The main provisions of the law of homological series are as follows.

"one. Species and genera that are genetically close are characterized by similar series of hereditary variability with such regularity that, knowing the number of forms within one species, one can foresee the occurrence of parallel forms in other species and genera. The closer genera and linneons are genetically located in the general system, the more complete is the similarity in the series of their variability.

2. Whole families of plants are generally characterized by a certain cycle of variability passing through all the genera and species that make up the family.

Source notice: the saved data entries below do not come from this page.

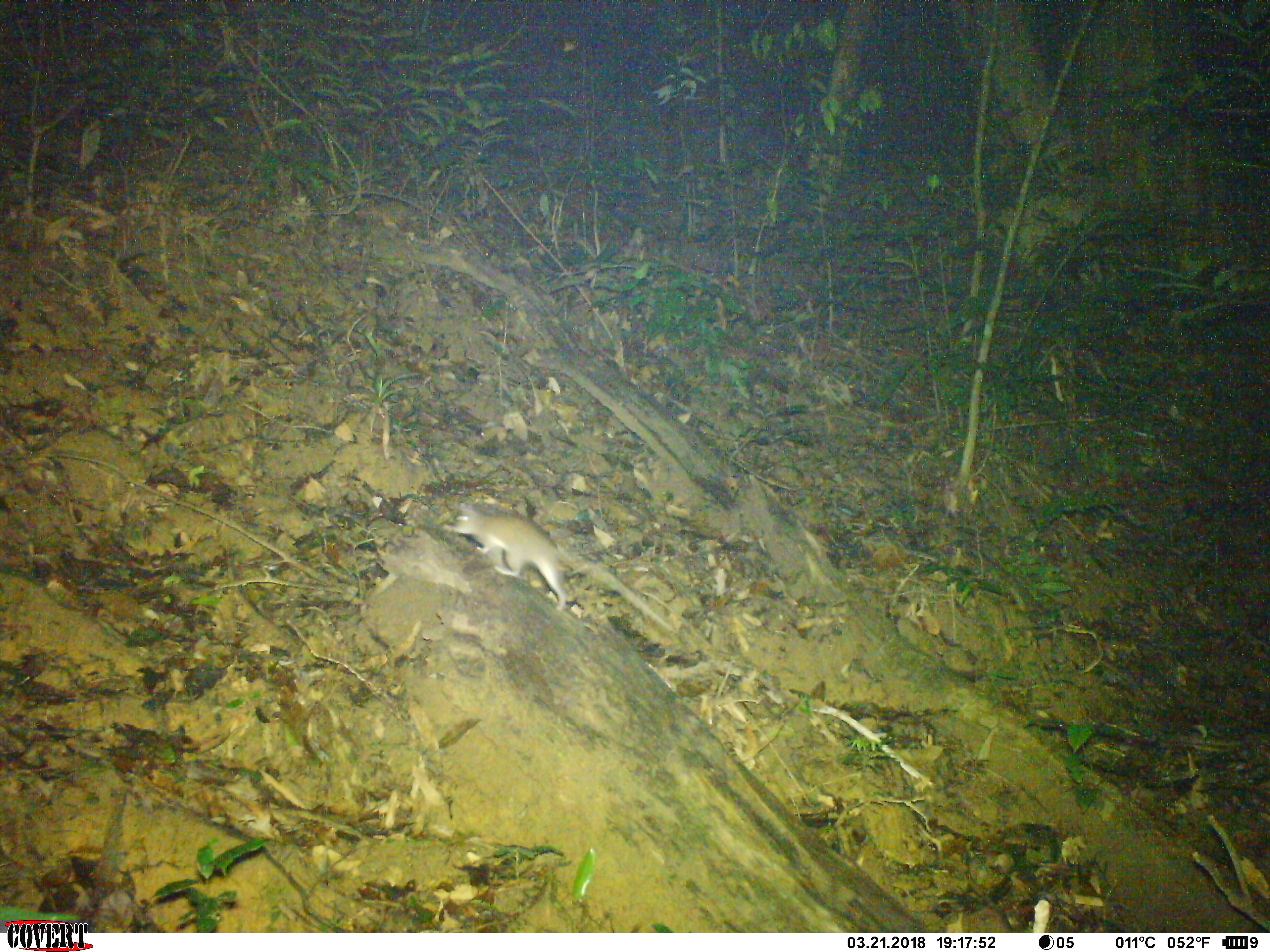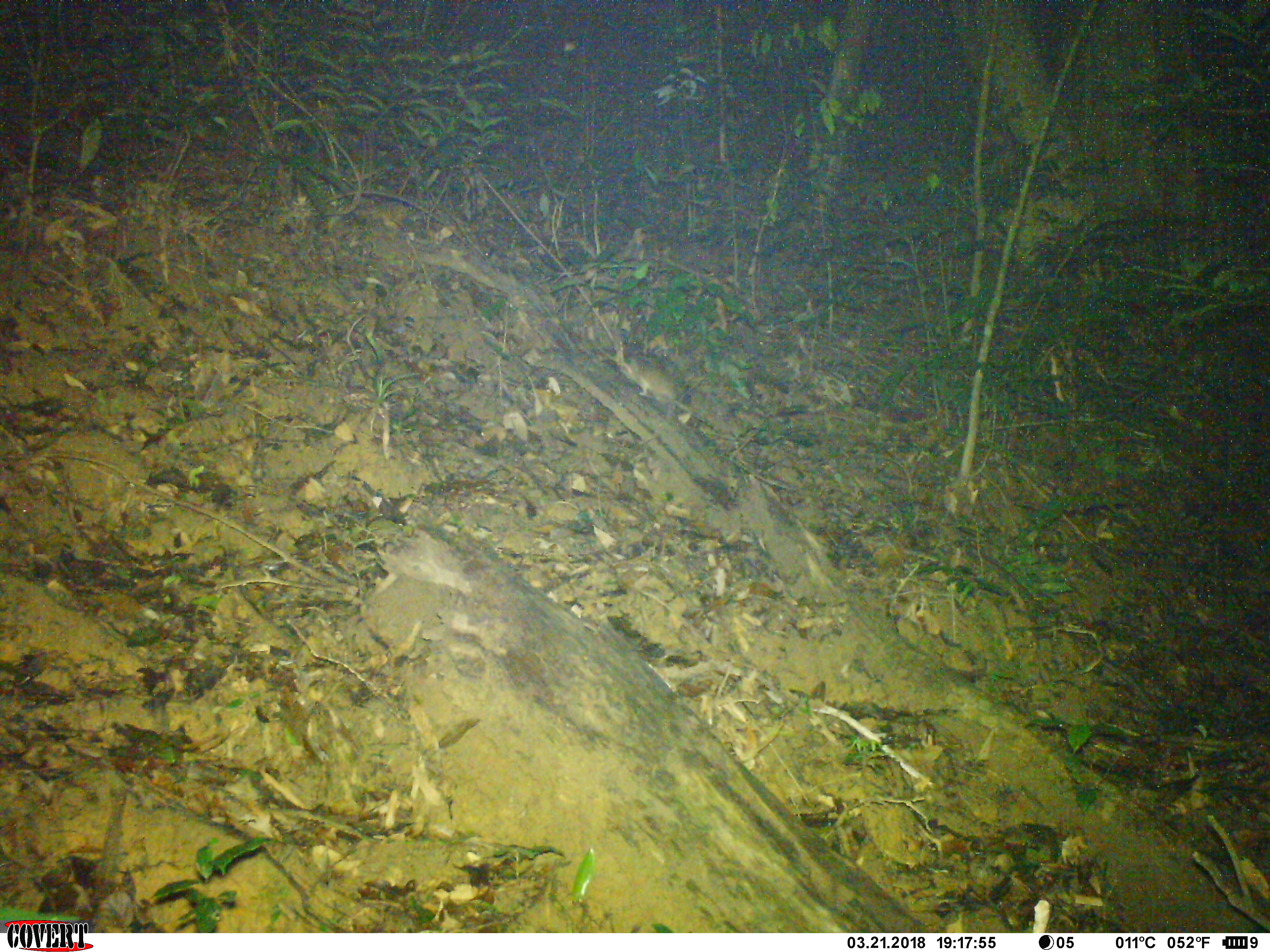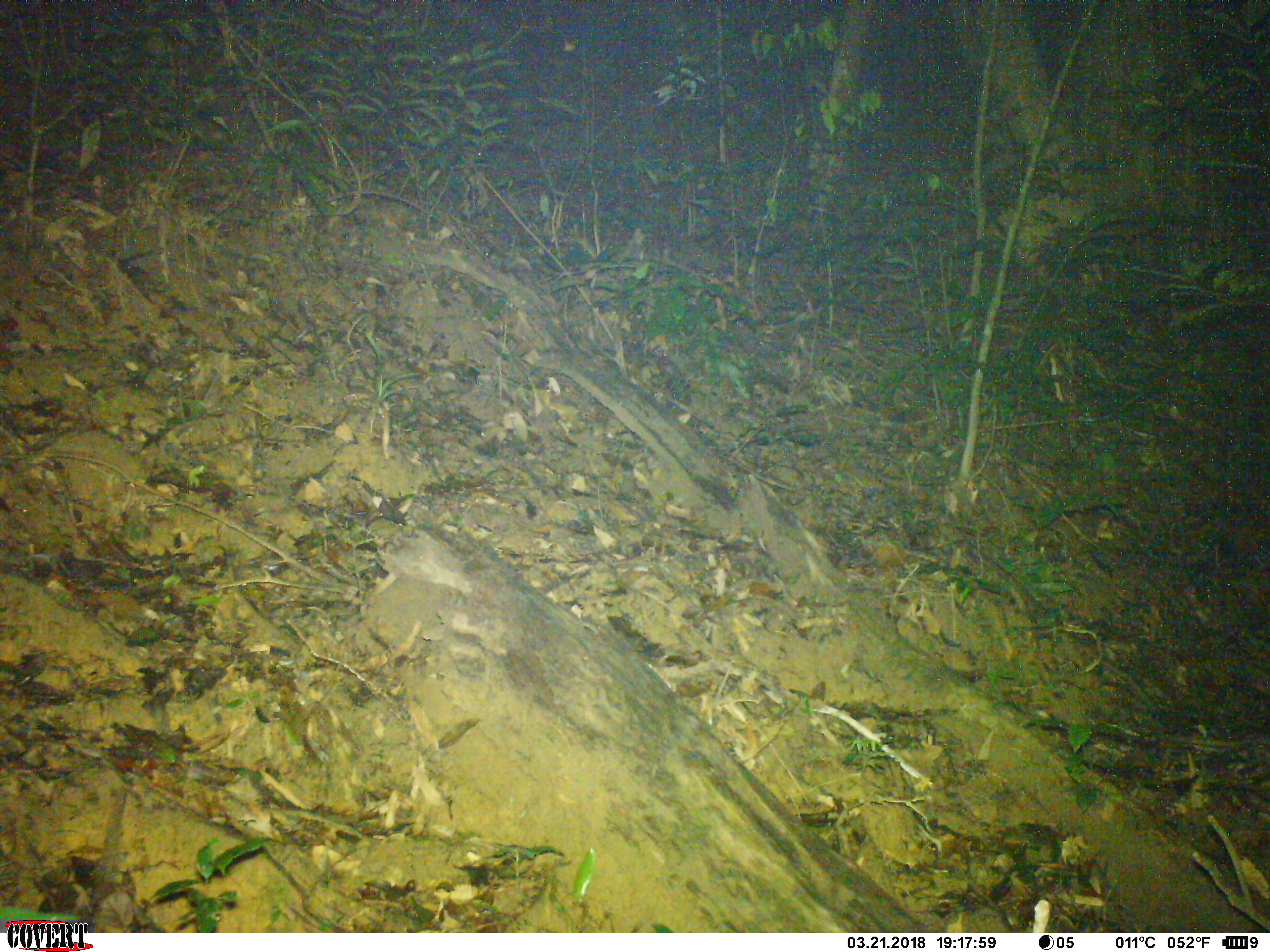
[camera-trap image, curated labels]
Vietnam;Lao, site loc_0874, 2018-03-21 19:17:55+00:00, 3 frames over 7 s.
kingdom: Animalia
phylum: Chordata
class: Mammalia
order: Rodentia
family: Muridae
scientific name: Muridae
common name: old-world mice and rats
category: unidentified murid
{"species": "unidentified murid (old-world mice and rats) (Muridae)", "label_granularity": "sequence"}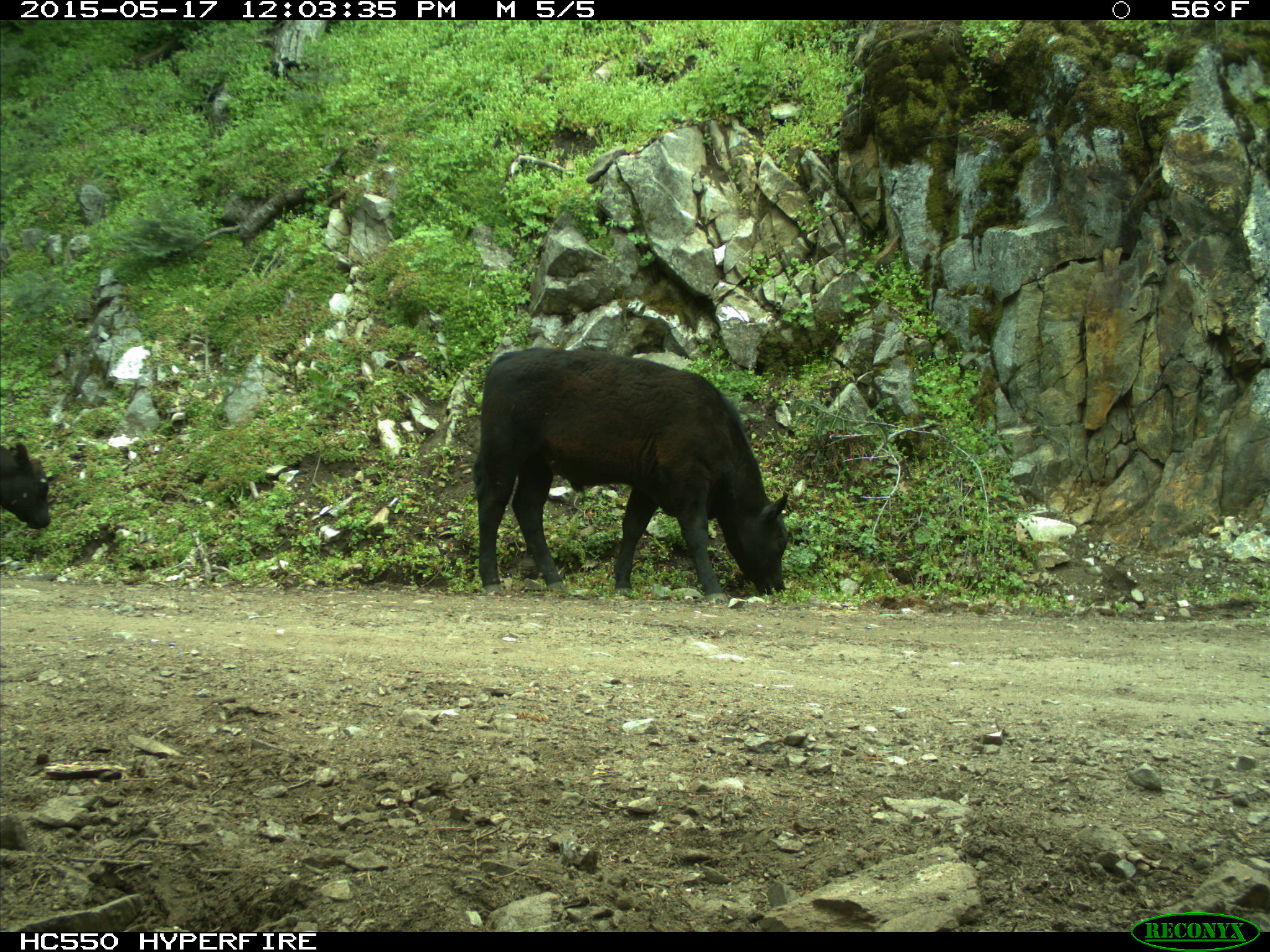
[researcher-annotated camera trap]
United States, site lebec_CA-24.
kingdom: Animalia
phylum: Chordata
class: Mammalia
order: Artiodactyla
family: Bovidae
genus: Bos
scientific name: Bos taurus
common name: domestic cow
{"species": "Bos taurus (domestic cow)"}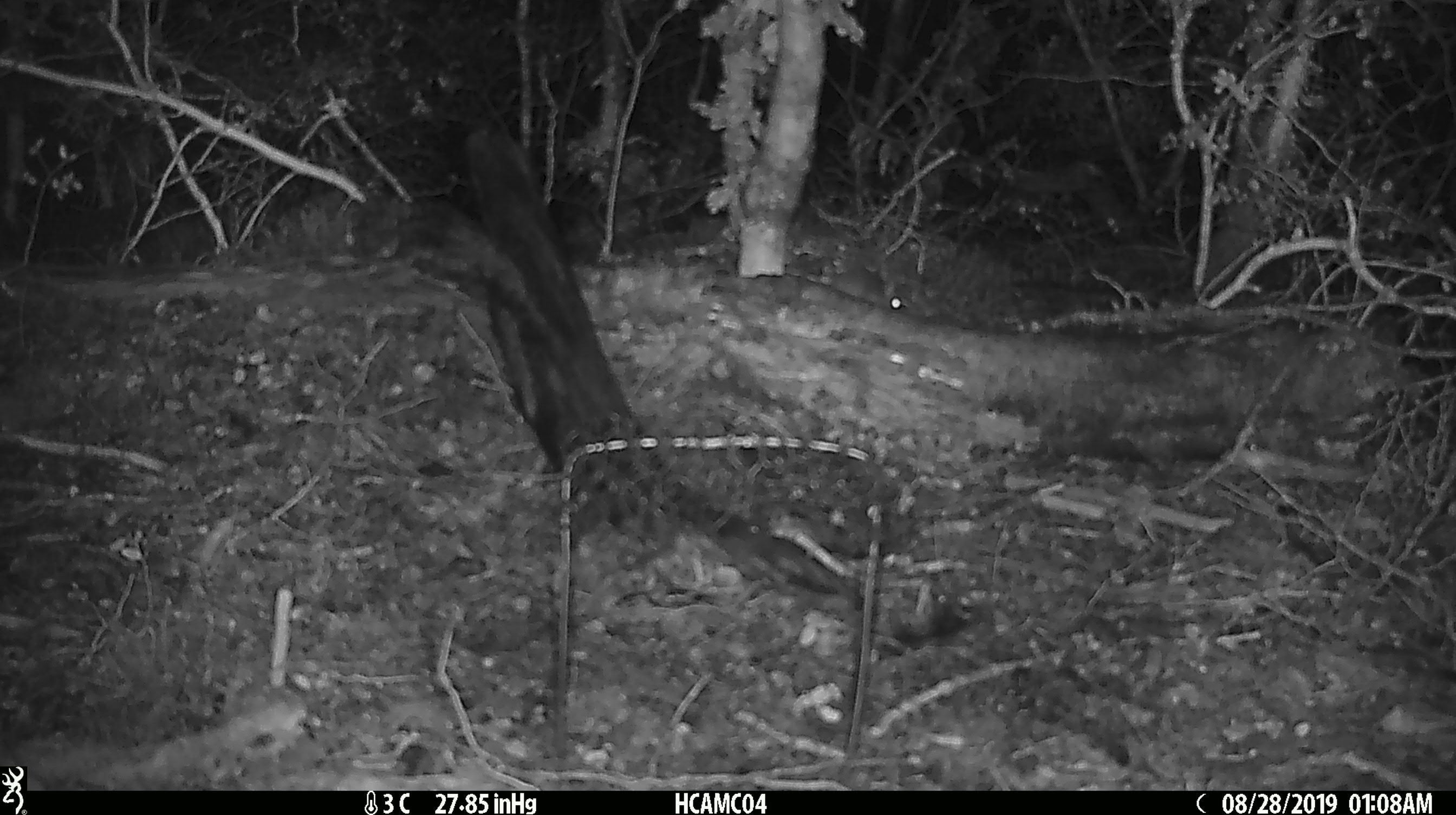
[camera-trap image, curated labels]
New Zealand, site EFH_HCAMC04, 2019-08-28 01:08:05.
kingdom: Animalia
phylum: Chordata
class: Mammalia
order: Rodentia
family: Muridae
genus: Mus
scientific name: Mus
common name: mouse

Even at the III All-Russian Congress on Selection (Saratov, June 1920), where N.I. Vavilov reported his discovery for the first time, all participants of the congress recognized that “like the periodic table (periodic table)” the law of homological series will allow predicting the existence, properties and structure of still unknown forms and species of plants and animals, and highly appreciated the scientific and practical value of this law. Modern advances in molecular cell biology make it possible to understand the mechanism of the existence of homological variability in similar organisms - what exactly is the basis for the similarity of future forms and species with existing ones - and meaningfully synthesize new forms of plants that are not found in nature. Now new content is being introduced into Vavilov's law, just like the appearance quantum theory gave new deeper content periodic system Mendeleev.